A Better Man is the latest entry in Louise Penny’s long-running mystery series featuring Chief Inspector Armand Gamache, former head of the Sûreté de Québec. Gamache and his wife Reine-Marie, a retired librarian, live in the tiny village of Three Pines, which is so small that it does not appear on any map. For readers of the series, the residents of Three Pines become like old friends: the artist Clara, bookstore owner Myrna, Olivier and his partner Gabri, who own the bistro, and the cantankerous old poet Ruth. Penny’s books make you want to move to Three Pines—in spite of the high murder rate for such a tiny town.
Gamache has been demoted as a result of his actions in the previous book, and he is back in his old position as head of homicide, reporting to his former second-in-command, and son-in-law, Jean-Guy Beauvoir, which is an awkward situation for both of them. Beauvoir is about to leave the Sûreté to take a job in Paris. Catastrophic floods threaten to devastate Québec, and the politicians who were responsible for Gamache’s demotion will not take his advice on how to prevent widespread destruction. Penny’s images of the floods are unforgettable--some of the most powerful images in the whole series.

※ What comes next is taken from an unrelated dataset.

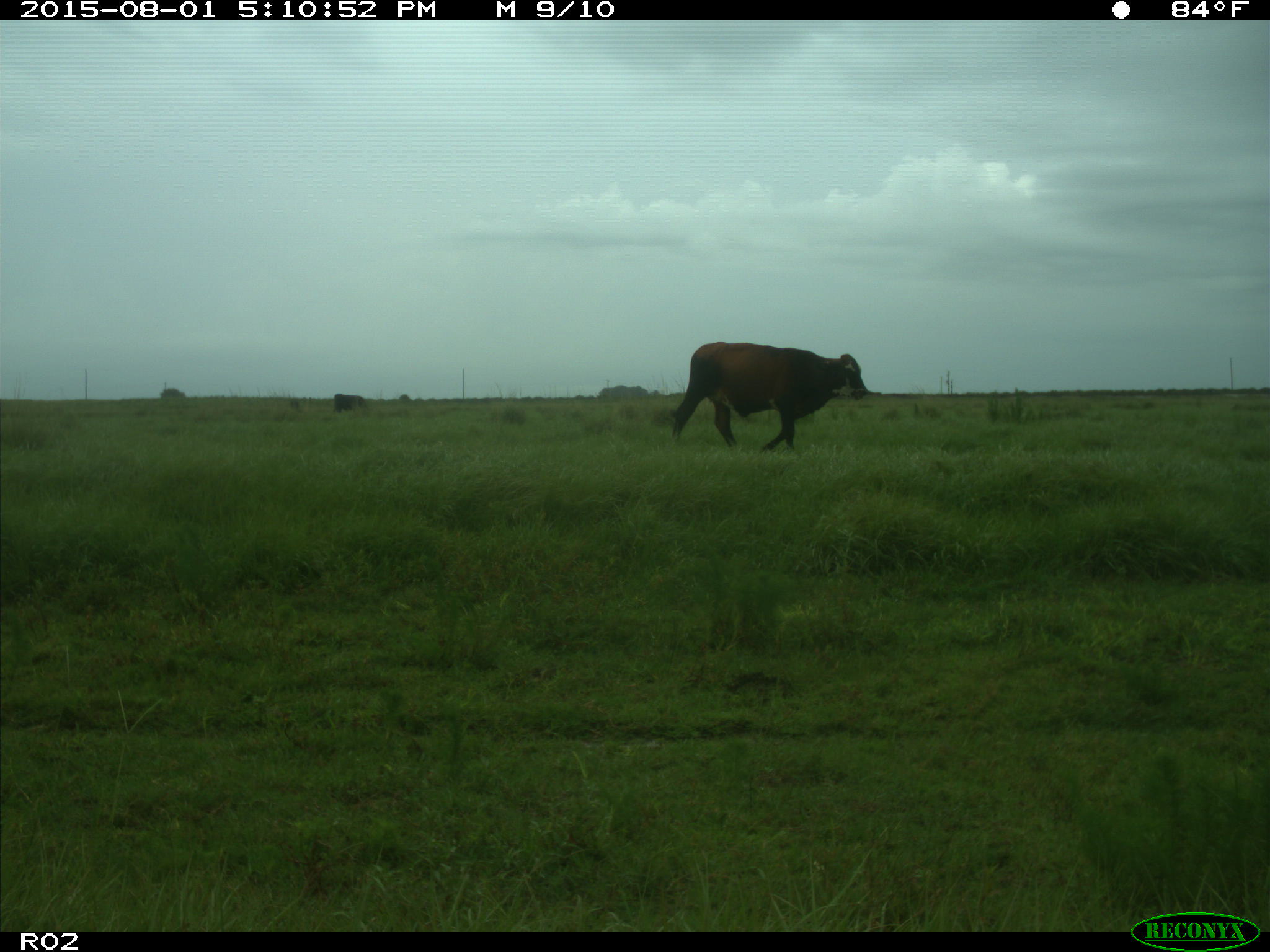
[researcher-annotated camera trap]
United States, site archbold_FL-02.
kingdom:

In the midst of this crisis, a grieving father approaches Gamache. The man’s pregnant daughter, Vivienne, has gone missing, and her father thinks her abusive husband killed her. As Gamache and Beauvoir struggle to prevent the river near Three Pines from flooding, they find Vivienne’s body in the river. The forensic evidence shows that her death was murder, not suicide or an accidental drowning, and everything points to her husband as the killer. But Gamache and Beauvoir cannot find enough evidence to convict him in court. Vivienne’s father becomes increasingly unstable as it looks more and more as if her husband will walk free. The case also becomes personal to Gamache and Beauvoir, since the dead woman had much in common with Annie, Gamache’s daughter and Beauvoir’s wife, who, as it turns out, is also pregnant. Gamache and Beauvoir have to prevent Vivienne’s father from killing her husband. But, as they think of how they would have acted if Annie had been murdered, do they really want to stop him? And then the case takes some unexpected turns, which I will not reveal here.

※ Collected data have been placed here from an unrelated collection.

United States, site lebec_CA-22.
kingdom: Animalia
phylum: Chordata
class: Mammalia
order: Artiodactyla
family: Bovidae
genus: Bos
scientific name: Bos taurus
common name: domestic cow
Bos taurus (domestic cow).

In a subplot, the artist Clara finds her latest works attacked in social media, and a leading art critic writes a scathing review, which damages her reputation and causes other critics to reassess their earlier positive reaction to her work. Clara wonders if her work was ever any good at all. Any creative person can identify with her feelings. The critic who wrote the damaging review comes to Three Pines to see Clara’s works for herself, and ends up falling in love with the town. This thread will probably continue in later books. One of the important themes of the book is the damage social media can cause to people’s reputations. Gamache has also been attacked in social media for his actions in the previous book, and someone has posted a fake video of him gunning down unarmed teenagers, which of course did not happen. But when the poet Ruth substitutes the video of what really happened, it also causes pain to the families of the police officers who died that day.

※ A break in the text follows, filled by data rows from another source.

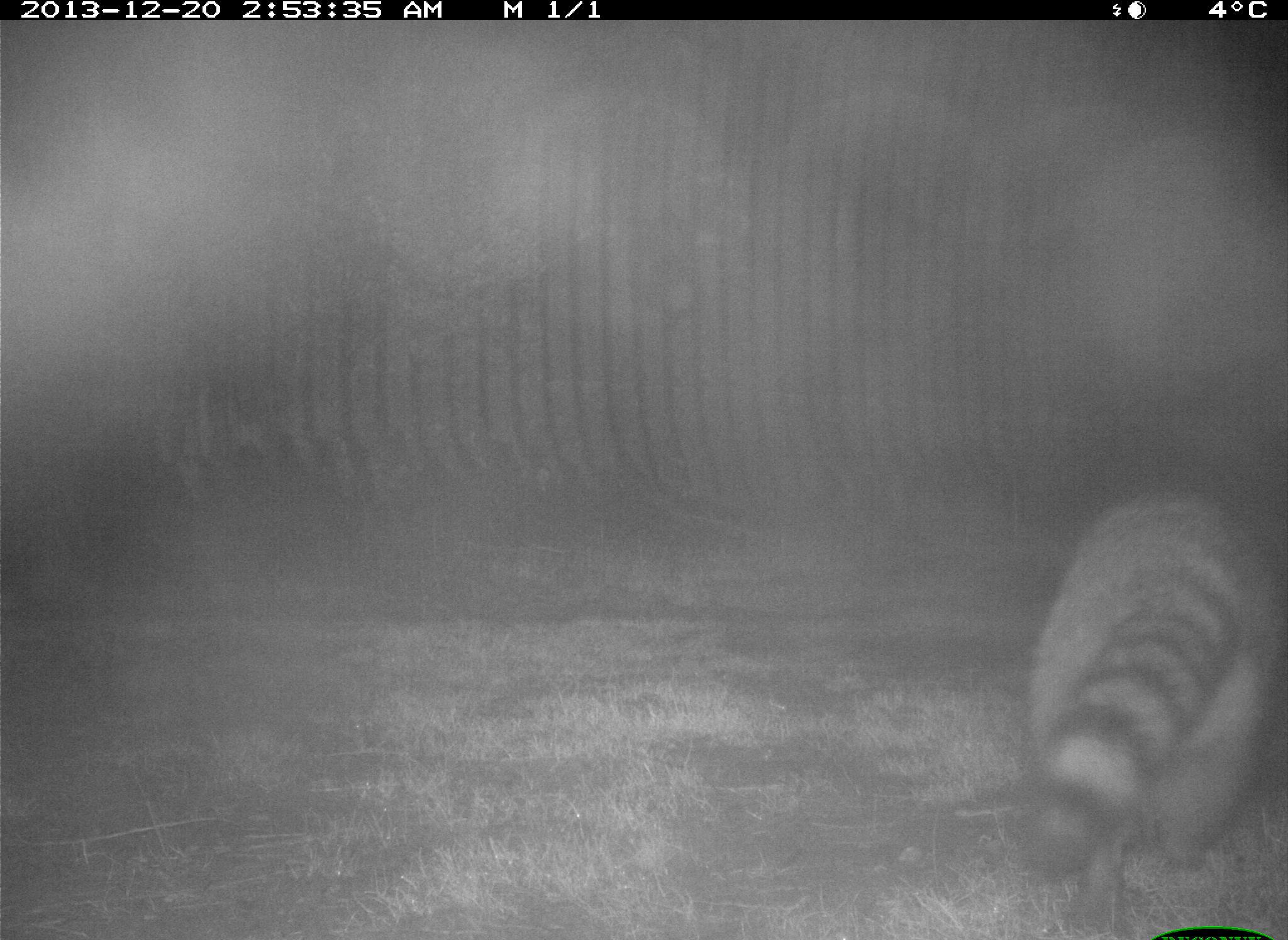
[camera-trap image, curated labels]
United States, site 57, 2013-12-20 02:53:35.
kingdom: Animalia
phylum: Chordata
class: Mammalia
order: Carnivora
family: Procyonidae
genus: Procyon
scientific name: Procyon lotor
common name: raccoon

This is an excellent entry in Penny’s series. As usual, her themes of compassion, community, and belonging shine through. The dog Fred, who belonged to the murdered woman and now belongs to Gamache, is a great addition to the series. He is based on Penny’s own dog, who recently died. Penny writes lovingly of her dog in the afterword. The dynamic between Gamache and Beauvoir, which has developed throughout the series and taken many twists and turns, is one of the series’ many strengths, and it will be interesting to see what happens with Beauvoir in Paris. I am looking forward to many more visits to Three Pines.
A Better Man is available from the Recreational Reading Collection at the Art, Architecture and Engineering Library.